UC San Diego

Hepatocellular carcinoma (HCC) is the second most deadly cancer worldwide, which can result from the progression of fatty liver disease (NAFLD) and steatohepatitis (NASH) to tumorigenesis. NAFLD is an increasing problem in the Western world with the rapid increase in obesity. It is the most commonly diagnosed condition in patients with liver disorders, and is present in 20-30% of adults in the United States. NASH is a more severe form of NAFLD characterized by inflammation and fibrosis, which can advance to cirrhosis and HCC. Our most recent study to elucidate the molecular mechanisms of HCC showed that two molecules, Shp2 and Pten, have a synergistic effect to prevent hepatocarcinogenesis.

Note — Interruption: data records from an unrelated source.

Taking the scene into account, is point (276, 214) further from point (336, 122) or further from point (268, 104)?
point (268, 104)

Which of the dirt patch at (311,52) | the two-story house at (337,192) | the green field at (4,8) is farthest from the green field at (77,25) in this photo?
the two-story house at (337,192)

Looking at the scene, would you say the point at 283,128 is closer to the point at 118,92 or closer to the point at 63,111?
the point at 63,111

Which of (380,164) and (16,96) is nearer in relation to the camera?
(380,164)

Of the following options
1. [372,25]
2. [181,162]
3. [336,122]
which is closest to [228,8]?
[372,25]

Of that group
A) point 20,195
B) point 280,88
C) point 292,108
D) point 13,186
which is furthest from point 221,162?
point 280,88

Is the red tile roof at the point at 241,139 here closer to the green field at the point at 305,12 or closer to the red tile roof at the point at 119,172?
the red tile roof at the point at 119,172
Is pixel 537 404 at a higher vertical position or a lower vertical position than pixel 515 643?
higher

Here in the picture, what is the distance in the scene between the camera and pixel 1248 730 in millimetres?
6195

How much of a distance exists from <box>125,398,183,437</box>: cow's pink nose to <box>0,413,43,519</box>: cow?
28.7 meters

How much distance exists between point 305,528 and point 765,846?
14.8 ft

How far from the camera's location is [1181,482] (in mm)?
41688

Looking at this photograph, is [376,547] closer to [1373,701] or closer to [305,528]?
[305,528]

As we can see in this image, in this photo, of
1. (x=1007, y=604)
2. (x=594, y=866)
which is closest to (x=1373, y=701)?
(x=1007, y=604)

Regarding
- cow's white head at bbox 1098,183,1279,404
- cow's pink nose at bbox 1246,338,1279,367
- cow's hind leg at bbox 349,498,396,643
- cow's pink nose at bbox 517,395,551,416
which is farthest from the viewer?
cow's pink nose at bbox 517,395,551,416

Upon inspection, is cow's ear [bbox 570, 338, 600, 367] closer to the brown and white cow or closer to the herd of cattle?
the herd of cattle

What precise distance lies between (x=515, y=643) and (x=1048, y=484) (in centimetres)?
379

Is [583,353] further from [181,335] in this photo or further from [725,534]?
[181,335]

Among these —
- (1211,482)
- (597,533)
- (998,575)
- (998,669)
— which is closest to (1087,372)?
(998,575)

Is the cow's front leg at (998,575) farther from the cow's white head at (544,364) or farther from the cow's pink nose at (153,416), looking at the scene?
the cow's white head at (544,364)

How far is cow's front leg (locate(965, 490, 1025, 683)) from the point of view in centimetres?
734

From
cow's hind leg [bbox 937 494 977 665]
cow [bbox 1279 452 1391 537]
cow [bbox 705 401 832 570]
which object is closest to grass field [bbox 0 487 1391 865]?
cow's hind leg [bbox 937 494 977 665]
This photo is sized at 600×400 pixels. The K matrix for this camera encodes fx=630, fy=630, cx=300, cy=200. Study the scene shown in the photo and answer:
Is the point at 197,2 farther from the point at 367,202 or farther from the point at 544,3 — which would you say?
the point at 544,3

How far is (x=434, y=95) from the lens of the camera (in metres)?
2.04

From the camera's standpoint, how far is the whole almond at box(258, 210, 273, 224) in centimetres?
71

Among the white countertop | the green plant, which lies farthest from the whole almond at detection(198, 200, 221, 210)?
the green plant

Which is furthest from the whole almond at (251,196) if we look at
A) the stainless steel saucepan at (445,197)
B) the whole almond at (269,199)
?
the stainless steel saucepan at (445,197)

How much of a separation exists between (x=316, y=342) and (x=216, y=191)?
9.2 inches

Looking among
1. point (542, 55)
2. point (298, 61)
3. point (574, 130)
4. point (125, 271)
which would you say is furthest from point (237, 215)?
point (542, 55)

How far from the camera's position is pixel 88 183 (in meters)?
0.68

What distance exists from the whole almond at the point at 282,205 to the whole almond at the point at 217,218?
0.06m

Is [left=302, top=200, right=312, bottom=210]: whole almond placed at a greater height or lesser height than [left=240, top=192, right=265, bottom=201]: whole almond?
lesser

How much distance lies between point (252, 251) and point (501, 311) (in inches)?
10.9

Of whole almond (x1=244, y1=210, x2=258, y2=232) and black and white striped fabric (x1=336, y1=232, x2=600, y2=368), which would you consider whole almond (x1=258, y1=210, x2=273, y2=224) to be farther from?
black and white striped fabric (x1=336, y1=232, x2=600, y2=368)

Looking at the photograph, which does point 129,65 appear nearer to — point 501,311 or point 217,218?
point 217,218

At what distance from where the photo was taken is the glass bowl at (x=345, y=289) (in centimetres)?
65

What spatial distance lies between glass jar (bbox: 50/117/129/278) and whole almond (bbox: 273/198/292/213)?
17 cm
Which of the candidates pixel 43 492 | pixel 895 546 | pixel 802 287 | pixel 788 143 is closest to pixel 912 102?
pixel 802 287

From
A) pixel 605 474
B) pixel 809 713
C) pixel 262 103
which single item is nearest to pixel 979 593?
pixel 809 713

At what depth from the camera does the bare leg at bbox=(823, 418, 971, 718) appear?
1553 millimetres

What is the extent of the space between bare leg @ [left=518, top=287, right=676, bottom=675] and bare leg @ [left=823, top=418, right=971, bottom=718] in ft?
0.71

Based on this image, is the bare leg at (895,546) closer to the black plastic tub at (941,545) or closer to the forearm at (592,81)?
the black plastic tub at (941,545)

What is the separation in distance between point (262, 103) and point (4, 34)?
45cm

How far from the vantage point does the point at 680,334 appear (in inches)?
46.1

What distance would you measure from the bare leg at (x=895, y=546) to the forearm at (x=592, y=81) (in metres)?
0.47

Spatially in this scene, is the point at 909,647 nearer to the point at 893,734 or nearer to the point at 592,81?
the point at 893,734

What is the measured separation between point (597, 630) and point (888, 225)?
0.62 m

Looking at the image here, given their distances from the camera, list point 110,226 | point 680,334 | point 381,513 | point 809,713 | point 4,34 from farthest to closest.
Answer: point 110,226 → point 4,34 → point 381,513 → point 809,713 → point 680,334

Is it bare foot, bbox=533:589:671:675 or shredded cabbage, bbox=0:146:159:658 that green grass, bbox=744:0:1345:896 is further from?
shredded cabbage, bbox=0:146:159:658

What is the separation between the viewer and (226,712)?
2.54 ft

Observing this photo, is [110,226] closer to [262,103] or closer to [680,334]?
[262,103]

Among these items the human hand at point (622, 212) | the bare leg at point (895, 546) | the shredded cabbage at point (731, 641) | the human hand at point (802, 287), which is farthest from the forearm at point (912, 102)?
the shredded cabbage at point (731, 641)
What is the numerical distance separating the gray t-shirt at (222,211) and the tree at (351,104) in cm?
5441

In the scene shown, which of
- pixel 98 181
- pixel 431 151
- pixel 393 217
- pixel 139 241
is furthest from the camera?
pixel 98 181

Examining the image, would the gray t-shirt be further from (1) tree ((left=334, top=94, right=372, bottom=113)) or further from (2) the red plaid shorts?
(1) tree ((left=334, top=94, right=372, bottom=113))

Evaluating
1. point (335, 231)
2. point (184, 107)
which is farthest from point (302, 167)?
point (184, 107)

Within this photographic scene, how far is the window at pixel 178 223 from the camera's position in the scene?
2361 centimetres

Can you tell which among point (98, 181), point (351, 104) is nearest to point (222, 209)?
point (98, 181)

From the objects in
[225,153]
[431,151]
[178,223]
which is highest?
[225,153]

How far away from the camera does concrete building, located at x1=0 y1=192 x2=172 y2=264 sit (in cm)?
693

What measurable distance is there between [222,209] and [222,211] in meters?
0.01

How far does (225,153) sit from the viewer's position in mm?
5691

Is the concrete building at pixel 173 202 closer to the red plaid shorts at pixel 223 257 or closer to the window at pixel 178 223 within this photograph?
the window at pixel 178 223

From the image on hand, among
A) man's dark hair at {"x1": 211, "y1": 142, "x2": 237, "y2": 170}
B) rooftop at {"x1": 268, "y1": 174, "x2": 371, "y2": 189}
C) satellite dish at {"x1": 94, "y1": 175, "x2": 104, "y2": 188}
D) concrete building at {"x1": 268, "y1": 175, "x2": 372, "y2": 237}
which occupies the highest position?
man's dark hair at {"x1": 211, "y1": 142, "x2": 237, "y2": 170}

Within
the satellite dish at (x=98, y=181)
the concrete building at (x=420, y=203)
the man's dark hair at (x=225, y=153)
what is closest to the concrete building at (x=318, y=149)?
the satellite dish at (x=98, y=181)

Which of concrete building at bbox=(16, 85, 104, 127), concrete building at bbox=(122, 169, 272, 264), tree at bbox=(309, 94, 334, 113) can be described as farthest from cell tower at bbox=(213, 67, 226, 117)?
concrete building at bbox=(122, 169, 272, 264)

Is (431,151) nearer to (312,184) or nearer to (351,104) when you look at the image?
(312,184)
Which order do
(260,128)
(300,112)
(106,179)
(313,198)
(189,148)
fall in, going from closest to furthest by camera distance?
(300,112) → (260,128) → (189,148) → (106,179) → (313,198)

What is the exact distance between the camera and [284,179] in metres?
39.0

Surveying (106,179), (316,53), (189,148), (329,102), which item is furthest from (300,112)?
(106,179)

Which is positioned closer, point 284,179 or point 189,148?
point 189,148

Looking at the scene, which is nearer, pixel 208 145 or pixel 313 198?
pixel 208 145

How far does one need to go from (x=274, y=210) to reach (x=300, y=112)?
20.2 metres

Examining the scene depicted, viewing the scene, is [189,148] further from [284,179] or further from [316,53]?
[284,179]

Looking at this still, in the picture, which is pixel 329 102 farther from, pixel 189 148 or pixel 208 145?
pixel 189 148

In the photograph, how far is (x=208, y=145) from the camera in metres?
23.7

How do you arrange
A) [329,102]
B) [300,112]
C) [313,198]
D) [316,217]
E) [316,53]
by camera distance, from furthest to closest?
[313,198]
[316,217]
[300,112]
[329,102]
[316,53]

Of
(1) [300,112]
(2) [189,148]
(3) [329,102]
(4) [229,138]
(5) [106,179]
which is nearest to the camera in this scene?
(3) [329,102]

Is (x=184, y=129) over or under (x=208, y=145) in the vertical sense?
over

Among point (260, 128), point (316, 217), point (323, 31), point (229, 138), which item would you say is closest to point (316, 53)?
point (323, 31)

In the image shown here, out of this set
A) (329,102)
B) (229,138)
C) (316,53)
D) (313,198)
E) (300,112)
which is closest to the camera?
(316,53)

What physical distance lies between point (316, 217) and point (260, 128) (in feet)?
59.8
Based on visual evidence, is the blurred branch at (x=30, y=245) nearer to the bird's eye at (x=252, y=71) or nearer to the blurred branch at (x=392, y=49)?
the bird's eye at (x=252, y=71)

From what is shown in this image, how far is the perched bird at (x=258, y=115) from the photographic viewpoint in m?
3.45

The deletion of Shp2 and Pten led to severely fatty livers and early-onset NASH and tumors. As mitochondria are the major site for fatty acid metabolism and source of ROS, we looked further to address how mitochondrial function is disrupted in this NASH model and whether mitochondrial dysfunction is likely contributing to the progression of NASH to HCC. We quantified the mitochondria and examined mitochondrial functions, including structure, integrity, motility, and gene expression. We show that mitochondrial structure and integrity were compromised in Pten knockout and Shp2/Pten double-knockout mice. Mitochondrial numbers were dramatically decreased in double-knockout mice. We also found that mitochondrial metabolic pathways are dysregulated in Pten knockout mice. These results demonstrate that dysfunctional mitochondria may contribute to the progression of NASH to HCC, and may be a good therapeutic target.